Fibre optique et infra-rouge

Encore bien assise sur son monopole, la grande Régie Fédérale se lance dans de multiples projets. L'essai pilote de Vidéotex démarrera en février 1982 et durera trois ans. On effectuera en parallèle les analyses techniques et une étude de marché.

Autre piste suivie, la transmission par voie optique. Sur un trajet de 2,7 km, on teste huit fibres optiques entre deux centres de télécommunications des PTT, à Berne! Si elles sont destinées dans un premier temps à véhiculer les conversations téléphoniques, on prévoit néanmoins déjà leur usage pour la transmission de données.

Dans le même ordre d'idées, le Centre de recherche IBM de Rüschlikon met au point une découverte portant sur la transmission de données par infra-rouges. L'objectif, supprimer les câbles encombrants qui relient les terminaux aux ordinateurs. Equipés de diodes luminescentes et de photodiodes, les premiers émettent et reçoivent les données en provenance d'un système central. Une technologie qui s'étendra aux claviers et aux souris d'aujourd'hui.

L'inventeur de Pascal

Reconnu et adulé comme un des pionniers de l'informatique, Niklaus Wirth est l'inventeur du langage Pascal. Ce professeur de l'Ecole Polytechnique Fédérale de Zurich (ETH ), aujourd'hui à la retraite, explique dans une interview donnée à 01 Informatique pourquoi « Pascal est adapté à l'industrie (comprenez industrie du logiciel) grâce à sa conception globale». En imposant une discipline, soit un nombre de règles limitées et homogènes, il limite la liberté, voire la fantaisie des programmeurs et « structure » leur démarche. Hélas, au cours de cette interview, le célèbre professeur n'a rien dévoilé de ses découvertes sur Lilith, l'ordinateur démon, qu'il était en train de développer dans son laboratoire zurichois.
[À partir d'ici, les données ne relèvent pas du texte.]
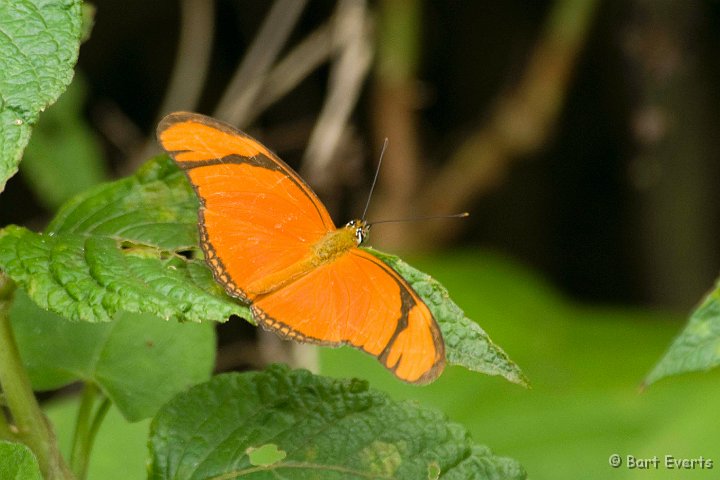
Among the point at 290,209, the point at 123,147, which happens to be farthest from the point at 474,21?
the point at 290,209

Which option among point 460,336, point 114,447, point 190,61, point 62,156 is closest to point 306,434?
point 460,336

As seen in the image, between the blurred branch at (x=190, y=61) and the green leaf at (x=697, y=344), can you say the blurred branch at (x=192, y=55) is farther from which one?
the green leaf at (x=697, y=344)

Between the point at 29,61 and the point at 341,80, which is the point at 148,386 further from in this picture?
the point at 341,80

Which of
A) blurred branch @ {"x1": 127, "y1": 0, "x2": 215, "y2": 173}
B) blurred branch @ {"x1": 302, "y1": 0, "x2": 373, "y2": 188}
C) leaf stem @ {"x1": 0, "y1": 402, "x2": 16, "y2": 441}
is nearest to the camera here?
leaf stem @ {"x1": 0, "y1": 402, "x2": 16, "y2": 441}

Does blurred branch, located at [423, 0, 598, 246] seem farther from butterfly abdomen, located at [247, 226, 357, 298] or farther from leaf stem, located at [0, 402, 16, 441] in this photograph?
leaf stem, located at [0, 402, 16, 441]

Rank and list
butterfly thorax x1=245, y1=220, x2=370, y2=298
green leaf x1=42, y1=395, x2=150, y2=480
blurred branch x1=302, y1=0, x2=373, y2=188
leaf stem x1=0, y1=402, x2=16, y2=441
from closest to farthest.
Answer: leaf stem x1=0, y1=402, x2=16, y2=441 < butterfly thorax x1=245, y1=220, x2=370, y2=298 < green leaf x1=42, y1=395, x2=150, y2=480 < blurred branch x1=302, y1=0, x2=373, y2=188

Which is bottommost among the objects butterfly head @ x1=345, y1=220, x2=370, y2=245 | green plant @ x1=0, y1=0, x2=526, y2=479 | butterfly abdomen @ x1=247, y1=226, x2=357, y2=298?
green plant @ x1=0, y1=0, x2=526, y2=479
A l'EPFL, dans son Laboratoire des calculatrices digitales, le Professeur Jean-Daniel Nicoud accueille le club lausannois des amateurs de micros. Microclub a pris son rythme de croisière avec des pointes de 250 adeptes assistant aux « micromanips et aux microlabos ». Les fans du Smaky ont fondé leur propre groupe le Smug (Smaky utilisateurs groupe). Une jeune société Epsitec le fabrique déjà artisanalement. A quand un véritable produit proposé dans un boîtier donc conditionné pour être commercialisé ?

Premières applications sur micro

Car la concurrence américaine commence à déferler sur le marché. Le TRS 80, déjà très prisé aux USA, fait sa première apparition en Suisse à l'occasion d'IMMM 79, troisième édition genevoise de cette foire vouée à la microinformatique. L'état-major de Tandy en vante les mérites... et cherche un distributeur helvétique. Les micros doivent surmonter deux handicaps : ils manquent d'un réseau de distribution fiable et de logiciels d'application. Les fabricants traditionnels de minis, tels Digital Equipment ou Data General en profitent pour mettre en avant la compatibilité de leurs micros - LSI 11/23 pour le premier, Micronova pour le second - avec leurs modèles haut de gamme, et la sophistication de leurs progiciels, le néologisme à la mode pour logiciel d'application.

Et pourtant, une comptabilité générale sur micro-ordinateur fait une entrée discrète sur le marché de la gestion. Un jeune ingénieur et hobbyste l'a développée sur un Zilog grâce au langage PLZ inspiré du Pascal. Le tout, matériel et logiciel, revient à 40'000 francs suisses avec, en bonus, un programme de traitement de texte. Les fabricants de minis n'ont plus qu'à s'aligner !

Zoom*

Simuler la musique de Palestrina et son art du contre-point sur ordinateur, c'était déjà possible en 1978 ! Un jeune étudiant zurichois étudia l'oeuvre du Maître de musique de Saint-Pierre de Rome qualifié à la Renaissance de « sauveur des oeuvres sacrées ». Le programme écrit en APL décortiquait les règles musicales utilisées par le grand musicien. Imitant son processus de création, ce logiciel composait ensuite des morceaux, en utilisant un générateur de nombres au hasard, puis il les comparait aux oeuvres originales. Le jeune homme a été récompensé par le prix 1978 de « La Science appelle les jeunes » décerné par la ville de Zurich.

La rubrique Zoom relate une application ludique ou originale, voire un événement cocasse de l'époque.